# hymer service



## ned (Dec 12, 2006)

Hi Guys,

Just thought I would drop a line to all Hymer owners who live 'down south'. Always been aproblem getting bits and pieces/service and work done on the Hymer without going 200 miles to Brownfools now Preston has been closed down. We have just had some work done on our S650 at Southdowns Motorhomes in north Portsmouth.

What a revalation    Andy, the service manager is right on the button. Always does what he says. Up front with costs and seems to spend his life at the site. He is frustrated with dealing directly with Brownfools as they are the first stop for parts and the girl on the computer knows only what comes up on the screen :roll: :roll: However, Andy sorted the fridge and sorted the Alde heating system. I thought he did an excellent job, along with the backstage guys at the company and the final bill was at least £150 cheaper than we originally thought.

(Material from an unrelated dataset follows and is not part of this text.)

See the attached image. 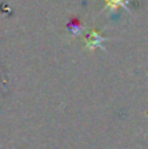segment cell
Here are the masks:
<instances>
[{"mask_svg":"<svg viewBox=\"0 0 148 149\" xmlns=\"http://www.w3.org/2000/svg\"><path fill=\"white\" fill-rule=\"evenodd\" d=\"M104 41H105V38L101 37L100 31L96 30V29H92L85 38V47L89 51H92L94 49H98V47L102 49V42Z\"/></svg>","mask_w":148,"mask_h":149,"instance_id":"cell-1","label":"cell"},{"mask_svg":"<svg viewBox=\"0 0 148 149\" xmlns=\"http://www.w3.org/2000/svg\"><path fill=\"white\" fill-rule=\"evenodd\" d=\"M128 1L130 0H104L105 8H108V10H110V12H114L118 8H123V9L128 10Z\"/></svg>","mask_w":148,"mask_h":149,"instance_id":"cell-2","label":"cell"}]
</instances>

An excellent company who really delivers on customer service and value for money. Well done Southdowns Motorhomes compared with Brownfools........................ premier league!!!!!

Ned


----------



## mikeT (May 1, 2005)

*SOUTHDOWN MOTORHOMES*

Hi All 
I bought my last van from Southdown and they are the best dealers I have ever dealt with to date even sent bits out to me in Spain always very helpful staff. 
I will be contacting them next time I want a new van first . 
It good to see others recommending good service Makes a change !!

Mike T


----------



## Pudsey_Bear (Sep 25, 2008)

I have only dealt with them via email, phone and post, but they are good, and do what they say.


----------